Die USA in einem Zug (1/2)

Aus der Metropole New York geht es per Eisenbahn Richtung Atlanta, der Hauptstadt Georgias. Im Zug sitzt auch das Farmerehepaar Morris. Das Herrenhaus der Morris' ist mit Säulen, Vordach und riesigem Park ein Beispiel klassischer Südstaaten-Architektur. Auf der Weiterfahrt nach New Orleans treffen die Filmemacher das Musikerehepaar David und Rosalynn Leonard, das mit ihrer Musik die Reisenden unterhält. Die beiden erzählen, wie schwer es in den Zeiten der Rassendiskriminierung war, als sich der weiße Bürgersohn in die schwarze Vollblutmusikerin verliebte. In New Orleans spielen David und Rosalynn für die Opfer des Wirbelsturms 'Katrina'. Die Filmemacher besuchen auch O. C. Smith, den Kabinensteward des Zuges, und fragen seine Familie, wie sie mit den Folgen des Sturms umgegangen ist und wie man es verkraftet, dass der Vater immer unterwegs ist. Auf dem Weg nach Memphis/Tennessee genießen die Reisenden die vorbeiziehende Landschaft, plaudern, lesen oder essen. Es ist eine entspannte, gemütliche Art des Reisens.
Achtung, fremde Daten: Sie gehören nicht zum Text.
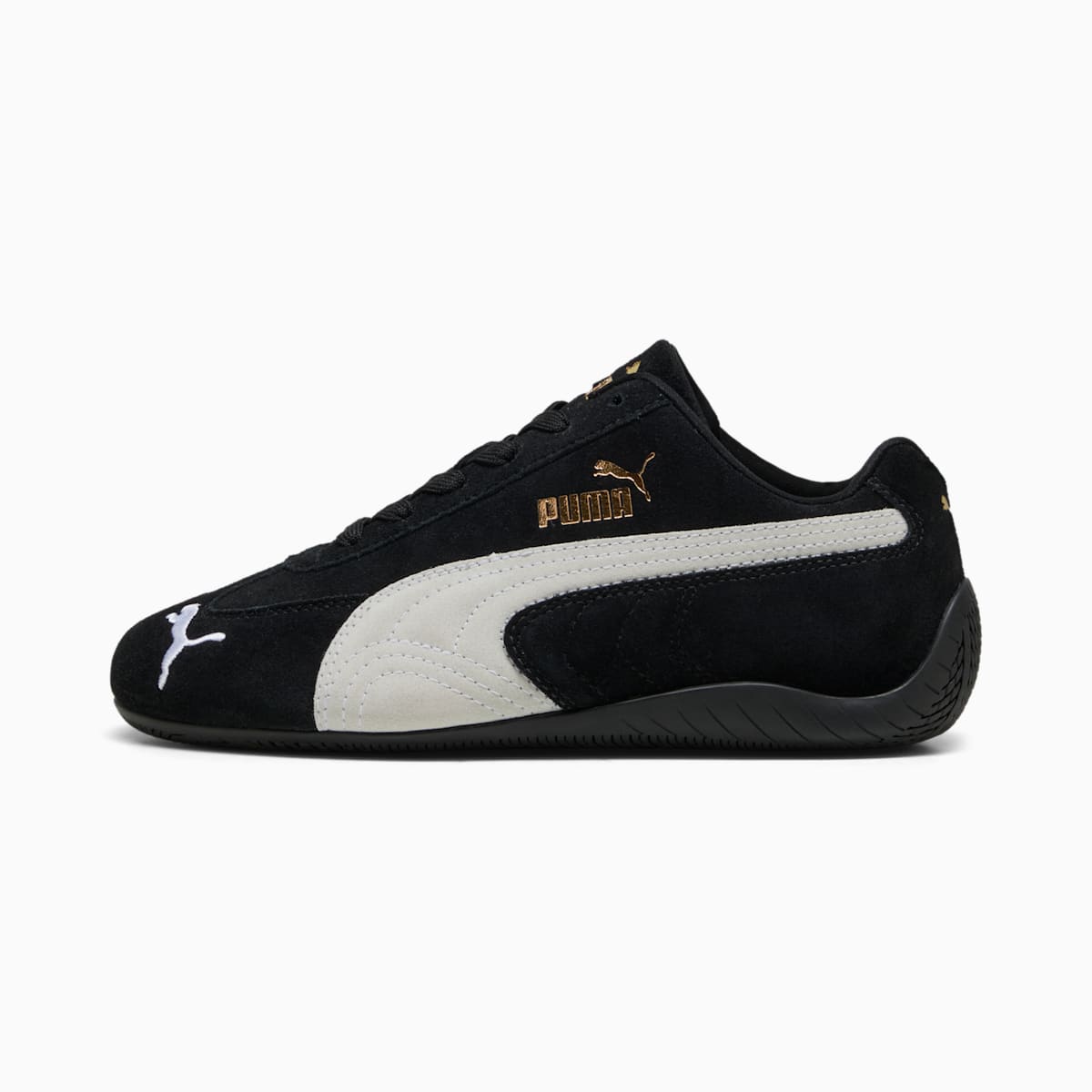 Puma Speedcat OG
Das findet jedenfalls Duke Brando, der auf den Spuren seines Idols Elvis unterwegs ist. Am Bahnhof wird er mit einem rosa Cadillac abgeholt und gleitet in eine Art Elvis-Panoptikum mit lebendem Inventar, denn Duke arbeitet in einem Barbecue-Restaurant, in dem alle Gäste Elvis-Fans sind. Sie singen seine Hits und kennen seine Lebensgeschichte in allen Details. Chicago am Michigansee - Endstation des ersten Teils der Reise - ist auch eine deutsche Stadt. Das behauptet zumindest der Polizist aus dem Großraumwagen der dritten Klasse. Er zeigt stolz seinen Sheriffstern und beruhigt die Reisenden aus Europa, dass die Zeiten von Al Capone lange vorbei seien und dass Chicago eine ganz normale und verdammt schöne Stadt sei. Seine Vorfahren, so der Cop, sind einst aus Deutschland nach Chicago gekommen, und der Polizist pflegt immer noch seine deutschen Wurzeln und zwar im Brauhaus. Dort gibt es Haxen, Bier in rauen Mengen und dazu wird Polka getanzt.